I gather images and sounds. Sometimes, I go out with a camera and recorder simply to document, without any preordained agenda. There’s a tradition of street shooting that goes way back, based primarily on direct observation, pioneered by photographers and filmmakers like Helen Levitt, Leon Levinstein and Robert Frank, and going further back, Jean Vigo, August Sander, Eugene Atget.
In the case of “NYC Weights and Measures,” I’d been asked to contribute a digital short in celebration of the 10th year of Reel New York, a program on WNET (MetroFocus‘ parent company) that showed independent films about the city. I began to excavate from my archive as well as to wander with my 16mm Bolex camera, and then to connect footage: the ticker-tape parade for a returning astronaut, winter dusk from a lower Manhattan rooftop, views from the elevated train, a nodding sleeper seen from my own Brooklyn window, an expiring building on 42nd street.
The film started off as a series of impressions; it wasn’t really “about” anything, or more accurately, it was just about the way that things speak to each other in the city, and how disparate elements coalesce, like iron filings around a magnetic field. Because I knew it would be shown on television, which on the whole is increasingly restrictive, formulaic and hyperactive, I wanted it to be ambiguous and contemplative, but aside from that I had no particular scheme and certainly no political intentions. Circumstances, and a different way of thinking about the film, led me to change my mind about “NYC Weights and Measures.”
In 2005 I was on a train from New York to D.C., occasionally shooting from the window. I’d shot from train windows for 20 years, many times on the same route. But this time I was told to stop, and then the train was held in Philadelphia while uniformed police boarded and demanded my film. In D.C., I was met by other authorities. My film was eventually given to the Anti-Terrorism Task Force and from them, to the FBI.
In “NYC Weights and Measures” (2006), Jem Cohen attempts to capture the essence of the city in moments of chaos and tranquility. Shot on the streets of New York, the footage includes a ticker-tape parade, street musicians and the subways.
With the help of a New York Civil Liberties Union lawyer I did eventually get them to declare that it had been “cleared” and would be sent back. Months later, they returned the empty can without the film. I never did get the footage. Meanwhile in New York, there had been separate attempts to ban photography and filmmaking in the subways, and to restrict it on the streets as a whole. On one level, as was ostensibly the case with my train incident, this stemmed from concerns about terrorists documenting “infrastructure” for nefarious reasons.

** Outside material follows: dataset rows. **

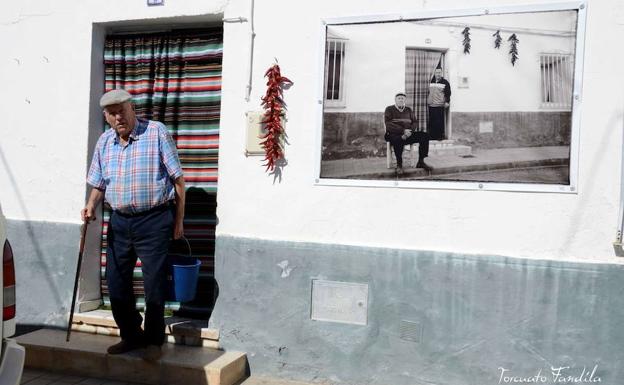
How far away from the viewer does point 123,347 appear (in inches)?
166

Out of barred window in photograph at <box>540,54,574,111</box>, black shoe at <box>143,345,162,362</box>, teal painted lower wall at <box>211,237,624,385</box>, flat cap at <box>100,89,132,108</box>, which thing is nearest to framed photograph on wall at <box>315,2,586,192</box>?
barred window in photograph at <box>540,54,574,111</box>

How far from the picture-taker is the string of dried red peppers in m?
4.16

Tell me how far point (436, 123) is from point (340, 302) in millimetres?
1503

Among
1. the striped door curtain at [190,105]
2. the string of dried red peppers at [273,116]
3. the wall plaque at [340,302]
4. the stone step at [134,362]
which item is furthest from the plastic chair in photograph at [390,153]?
the stone step at [134,362]

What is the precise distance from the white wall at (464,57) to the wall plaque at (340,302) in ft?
Result: 4.38

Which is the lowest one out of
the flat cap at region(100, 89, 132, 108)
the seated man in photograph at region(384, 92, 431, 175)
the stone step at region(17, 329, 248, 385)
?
the stone step at region(17, 329, 248, 385)

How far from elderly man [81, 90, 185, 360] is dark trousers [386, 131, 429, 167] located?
164 cm

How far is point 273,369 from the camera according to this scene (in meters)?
4.20

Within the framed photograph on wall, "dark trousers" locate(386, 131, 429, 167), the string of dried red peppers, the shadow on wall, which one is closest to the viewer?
the framed photograph on wall

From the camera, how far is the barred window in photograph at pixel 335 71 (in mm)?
4094

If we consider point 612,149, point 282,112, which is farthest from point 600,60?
point 282,112

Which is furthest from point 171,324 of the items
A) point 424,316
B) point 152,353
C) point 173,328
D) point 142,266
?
point 424,316

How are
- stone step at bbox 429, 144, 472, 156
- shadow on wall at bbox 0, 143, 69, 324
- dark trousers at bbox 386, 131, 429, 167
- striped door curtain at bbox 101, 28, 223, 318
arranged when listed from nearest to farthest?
stone step at bbox 429, 144, 472, 156 → dark trousers at bbox 386, 131, 429, 167 → striped door curtain at bbox 101, 28, 223, 318 → shadow on wall at bbox 0, 143, 69, 324

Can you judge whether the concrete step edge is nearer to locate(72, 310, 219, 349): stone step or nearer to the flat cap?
locate(72, 310, 219, 349): stone step
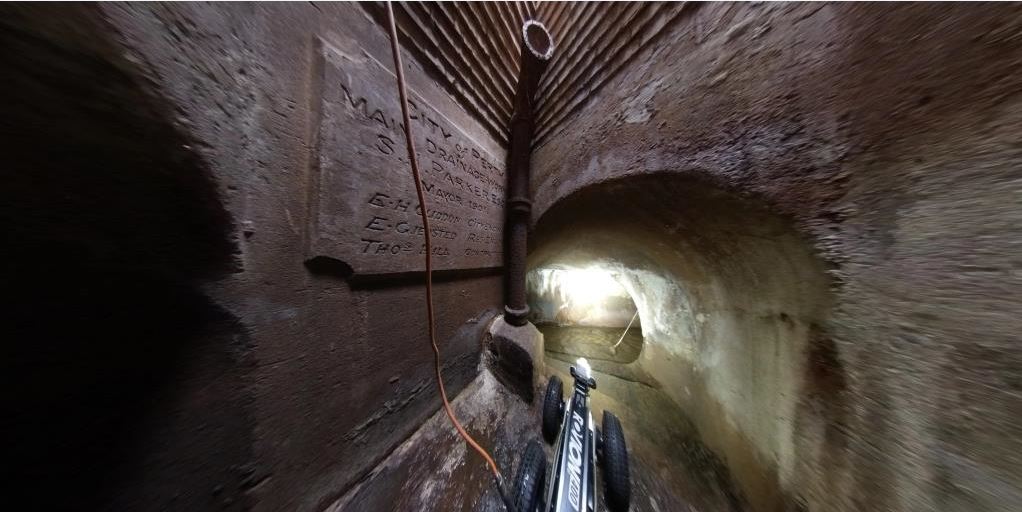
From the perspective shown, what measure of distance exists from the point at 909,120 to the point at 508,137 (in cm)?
228

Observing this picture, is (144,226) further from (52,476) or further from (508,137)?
(508,137)

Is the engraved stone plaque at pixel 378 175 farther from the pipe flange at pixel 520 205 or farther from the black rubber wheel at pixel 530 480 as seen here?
the black rubber wheel at pixel 530 480

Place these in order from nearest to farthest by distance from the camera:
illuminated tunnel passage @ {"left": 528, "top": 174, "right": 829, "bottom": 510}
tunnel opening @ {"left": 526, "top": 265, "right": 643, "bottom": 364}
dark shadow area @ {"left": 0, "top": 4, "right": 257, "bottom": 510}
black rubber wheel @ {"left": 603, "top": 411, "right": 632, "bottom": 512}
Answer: dark shadow area @ {"left": 0, "top": 4, "right": 257, "bottom": 510} < illuminated tunnel passage @ {"left": 528, "top": 174, "right": 829, "bottom": 510} < black rubber wheel @ {"left": 603, "top": 411, "right": 632, "bottom": 512} < tunnel opening @ {"left": 526, "top": 265, "right": 643, "bottom": 364}

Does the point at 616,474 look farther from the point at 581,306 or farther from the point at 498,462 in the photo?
the point at 581,306

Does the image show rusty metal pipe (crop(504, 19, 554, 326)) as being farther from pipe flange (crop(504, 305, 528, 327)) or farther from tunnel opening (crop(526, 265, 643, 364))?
tunnel opening (crop(526, 265, 643, 364))

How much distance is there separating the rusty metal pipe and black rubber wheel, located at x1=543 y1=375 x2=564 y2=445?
72cm

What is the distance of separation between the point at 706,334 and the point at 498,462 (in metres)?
2.10

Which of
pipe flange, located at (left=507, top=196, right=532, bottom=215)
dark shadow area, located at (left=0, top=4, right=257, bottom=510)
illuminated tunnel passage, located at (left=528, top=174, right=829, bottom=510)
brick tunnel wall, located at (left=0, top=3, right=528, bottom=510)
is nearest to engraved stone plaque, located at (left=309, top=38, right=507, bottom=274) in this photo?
brick tunnel wall, located at (left=0, top=3, right=528, bottom=510)

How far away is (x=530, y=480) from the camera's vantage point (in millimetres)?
1366

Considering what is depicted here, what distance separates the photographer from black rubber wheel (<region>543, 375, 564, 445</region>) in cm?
179

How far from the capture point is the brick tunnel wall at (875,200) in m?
0.66

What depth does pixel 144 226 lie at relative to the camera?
2.47ft

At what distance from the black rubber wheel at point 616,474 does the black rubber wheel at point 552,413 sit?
0.35 meters

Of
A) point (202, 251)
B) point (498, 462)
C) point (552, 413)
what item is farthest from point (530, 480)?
point (202, 251)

But on another level, it was about controlling public behavior and instigating new restrictions over free expression in an increasingly conservative political climate. I would eventually devote a great deal of time to fighting these regulations, which were particularly threatening to the tradition of documentary street photography. (I am pleased to say that we won the fight.)

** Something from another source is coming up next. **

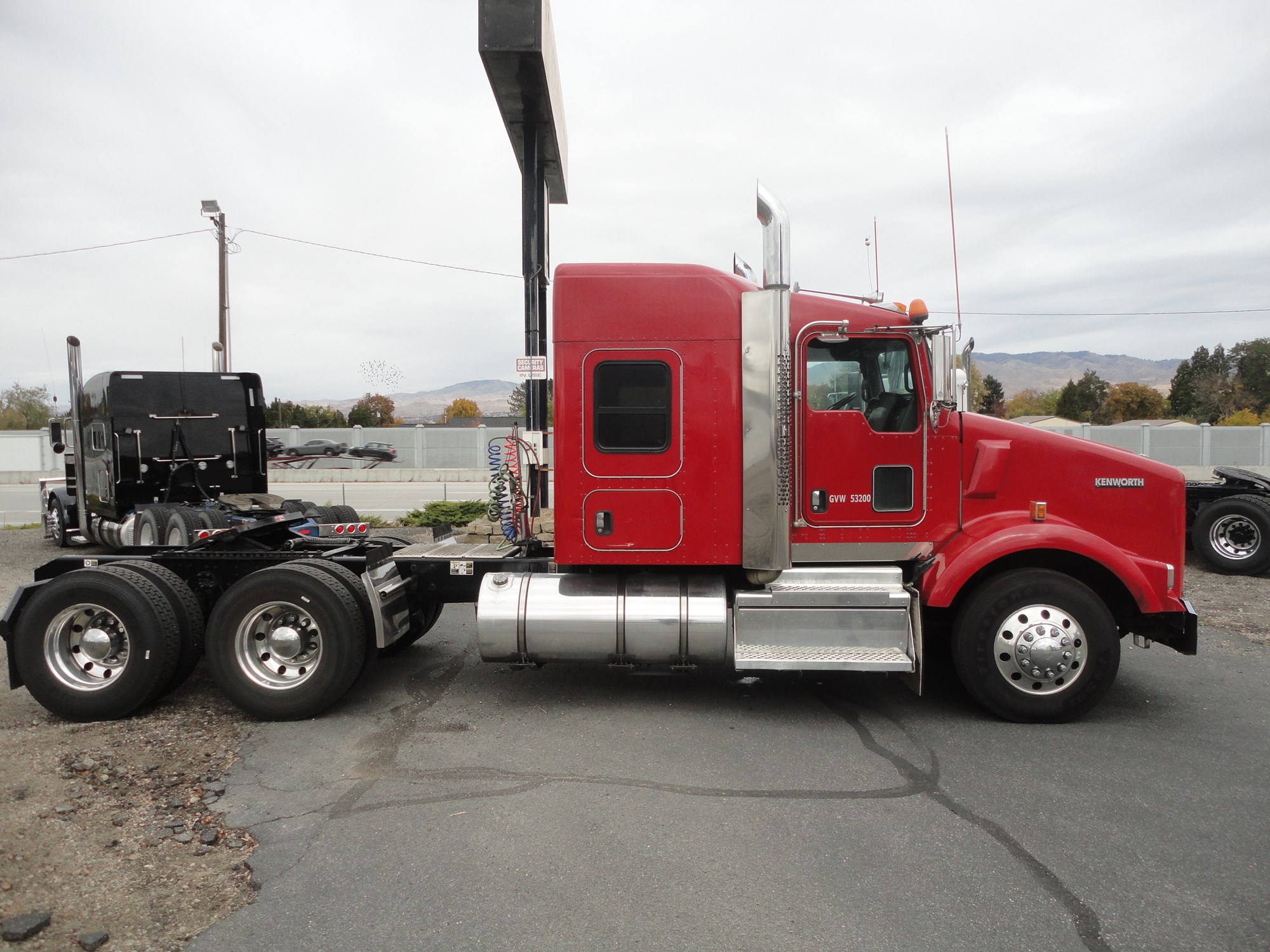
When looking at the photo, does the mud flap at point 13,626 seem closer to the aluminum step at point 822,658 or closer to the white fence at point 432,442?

So, what was once going to be a purely lyrical film also became a film about these issues — about the fact that documenting the landscape itself may be an inherently political act, and that artists don’t always get to decide what, in every sense, becomes of their work.

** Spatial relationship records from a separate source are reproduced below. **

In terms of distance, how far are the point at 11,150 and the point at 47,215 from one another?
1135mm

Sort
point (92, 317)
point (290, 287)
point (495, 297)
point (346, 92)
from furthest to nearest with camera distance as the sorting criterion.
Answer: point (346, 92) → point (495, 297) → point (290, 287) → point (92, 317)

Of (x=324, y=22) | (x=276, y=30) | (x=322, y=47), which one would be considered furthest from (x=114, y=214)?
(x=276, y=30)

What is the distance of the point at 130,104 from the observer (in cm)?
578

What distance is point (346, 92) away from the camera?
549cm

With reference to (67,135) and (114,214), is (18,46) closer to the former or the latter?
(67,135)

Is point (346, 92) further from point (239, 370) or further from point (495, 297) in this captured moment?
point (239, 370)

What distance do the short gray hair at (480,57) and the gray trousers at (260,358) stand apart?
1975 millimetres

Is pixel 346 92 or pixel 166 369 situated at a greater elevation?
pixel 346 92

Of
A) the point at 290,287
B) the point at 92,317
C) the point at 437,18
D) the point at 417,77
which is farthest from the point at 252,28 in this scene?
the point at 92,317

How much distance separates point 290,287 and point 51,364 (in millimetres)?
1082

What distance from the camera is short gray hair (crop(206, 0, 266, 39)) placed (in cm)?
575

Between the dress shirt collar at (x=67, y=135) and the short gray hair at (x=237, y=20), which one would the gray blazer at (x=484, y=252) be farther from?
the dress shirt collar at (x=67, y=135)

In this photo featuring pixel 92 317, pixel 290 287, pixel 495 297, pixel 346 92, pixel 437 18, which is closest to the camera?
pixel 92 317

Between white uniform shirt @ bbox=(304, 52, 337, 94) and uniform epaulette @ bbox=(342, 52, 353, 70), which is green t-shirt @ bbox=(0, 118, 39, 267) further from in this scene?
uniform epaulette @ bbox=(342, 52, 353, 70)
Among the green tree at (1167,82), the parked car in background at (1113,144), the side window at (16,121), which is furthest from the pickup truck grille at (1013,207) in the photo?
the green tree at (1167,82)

That urge to document, to hit the streets with cameras, still pulls me. Lately I’ve been documenting the Occupy Wall Street movement, which I find fascinating and important. I’m interested in the political discussion, which can be deeply invigorating (and sometimes frustrating) but I’m also interested just because Occupy Wall Street has sparked new kinds of public gathering in my city, a re-invention and re-birth of what photographers have always been drawn to here; the “street life” which makes the city great.
Jem Cohen is a New York-based filmmaker who mixes documentary, narrative, and experimental genres, often building from his own ongoing archive of street footage, portraits and sound. He recently produced a series of short newsreels at the Occupy Wall Street protests. His short “Little Flags,” shot at the Gulf War “victory” parade, is showing now in MoMA PS1’s 9/11 show.